From 1a57a83baf99e9dfa942bf38cd8874775b1f4087 Mon Sep 17 00:00:00 2001
From: Michael Kruglos <3526988+michaelkruglos@users.noreply.github.com>
Date: Thu, 28 Feb 2019 11:47:54 +0200
Subject: [PATCH] Sanitized input in publishing (#1119)

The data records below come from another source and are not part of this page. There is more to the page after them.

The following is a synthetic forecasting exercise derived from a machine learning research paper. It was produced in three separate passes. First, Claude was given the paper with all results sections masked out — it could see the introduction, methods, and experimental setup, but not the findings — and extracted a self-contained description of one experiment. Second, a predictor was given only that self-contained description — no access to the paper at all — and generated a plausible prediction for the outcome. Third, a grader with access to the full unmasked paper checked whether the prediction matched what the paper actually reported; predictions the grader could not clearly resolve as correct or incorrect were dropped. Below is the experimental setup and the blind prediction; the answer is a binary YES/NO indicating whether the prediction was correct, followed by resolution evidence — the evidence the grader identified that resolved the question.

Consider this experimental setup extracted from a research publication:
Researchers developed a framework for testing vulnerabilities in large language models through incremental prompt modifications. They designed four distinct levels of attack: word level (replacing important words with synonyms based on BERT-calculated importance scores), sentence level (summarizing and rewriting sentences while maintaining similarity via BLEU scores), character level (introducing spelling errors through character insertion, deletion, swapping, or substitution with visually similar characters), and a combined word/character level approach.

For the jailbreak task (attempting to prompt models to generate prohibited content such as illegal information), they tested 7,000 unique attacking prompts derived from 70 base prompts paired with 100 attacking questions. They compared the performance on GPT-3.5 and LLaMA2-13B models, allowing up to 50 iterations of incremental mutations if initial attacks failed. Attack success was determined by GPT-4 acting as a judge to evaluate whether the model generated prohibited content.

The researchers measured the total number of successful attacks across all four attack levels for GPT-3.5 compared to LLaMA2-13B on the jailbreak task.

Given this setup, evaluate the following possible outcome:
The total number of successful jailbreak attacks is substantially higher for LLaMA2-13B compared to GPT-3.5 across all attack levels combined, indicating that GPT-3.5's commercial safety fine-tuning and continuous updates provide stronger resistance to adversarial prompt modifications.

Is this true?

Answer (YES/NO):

* Sanitized input in publishing

* Fixes for review

* Fixes for review

* Fixed naming for review
---
 e2e/ui/yarn.lock                                    |  3 ++-
 .../Handlers/PushHandler.cs                         | 13 ++++++++-----
 .../Handlers/ValidationHandler.cs                   |  7 +++++++
 .../Tweek.Publishing.Service.csproj                 |  2 +-
 .../Tweek.Publishing.Service/Utils/ShellHelper.cs   |  7 +++++++
 5 files changed, 25 insertions(+), 7 deletions(-)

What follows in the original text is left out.